OTTAWA -- Former deputy premier Nathalie Normandeau said Monday she has been approached by the federal Liberals about running for the party in Quebec.

Normandeau "confirms she has been courted by the Liberal Party of Canada," her spokesman, David Couturier, said in an email.

"However, she will make no further comment."

The email was sent shortly after a senior Liberal official denied the party had contacted Normandeau.

"It's just a rumour," Pablo Rodriguez, co-president of the party's campaign in Quebec, said in a statement.

"We have held no discussions with Nathalie Normandeau . . . . We haven't approached Madame Normandeau and we have no intention of doing so either."

Normandeau, 46, represented the eastern Quebec riding of Bonaventure between 1998 and 2011. She also served as mayor of the small Gaspe community of Maria in the 1990s.

The Conservatives, meanwhile, did not want to discuss reports they also are wooing Normandeau.

"We meet plenty of people who are interested (in running)," party spokesman Marc-Andre Leclerc said in an email.

"We don't comment on specific cases."

Normandeau was in the news last June when she testified at the provincial corruption inquiry and defended the decisions she made as a cabinet minister.

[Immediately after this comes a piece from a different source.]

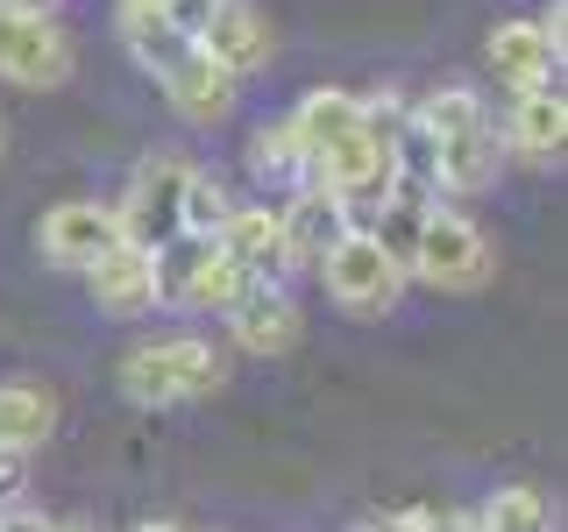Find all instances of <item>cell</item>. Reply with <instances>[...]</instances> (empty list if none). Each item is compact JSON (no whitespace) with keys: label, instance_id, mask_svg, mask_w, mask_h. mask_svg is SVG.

She told the Charbonneau Commission she exercised her discretionary powers as a cabinet minister with care and insisted she didn't put undue pressure on civil servants.

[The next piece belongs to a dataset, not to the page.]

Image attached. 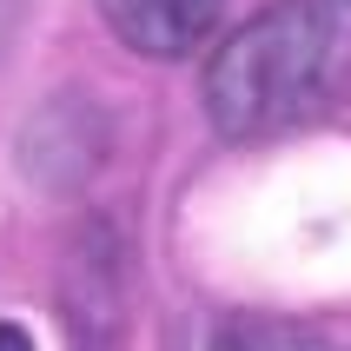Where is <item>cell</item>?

Her name had been mentioned during previous testimony and she had been accused of benefiting from illegal financing practices, accepting gifts from entrepreneurs and favouring funding for projects involving firms that donated heavily to the Quebec Liberals.

Anti-corruption police officials alleged in court documents this year that Normandeau intervened in favour of the Roche engineering firm against the advice of civil servants.

However, no charges were laid and the allegations were not tested in court.

She has repeatedly denied any wrongdoing.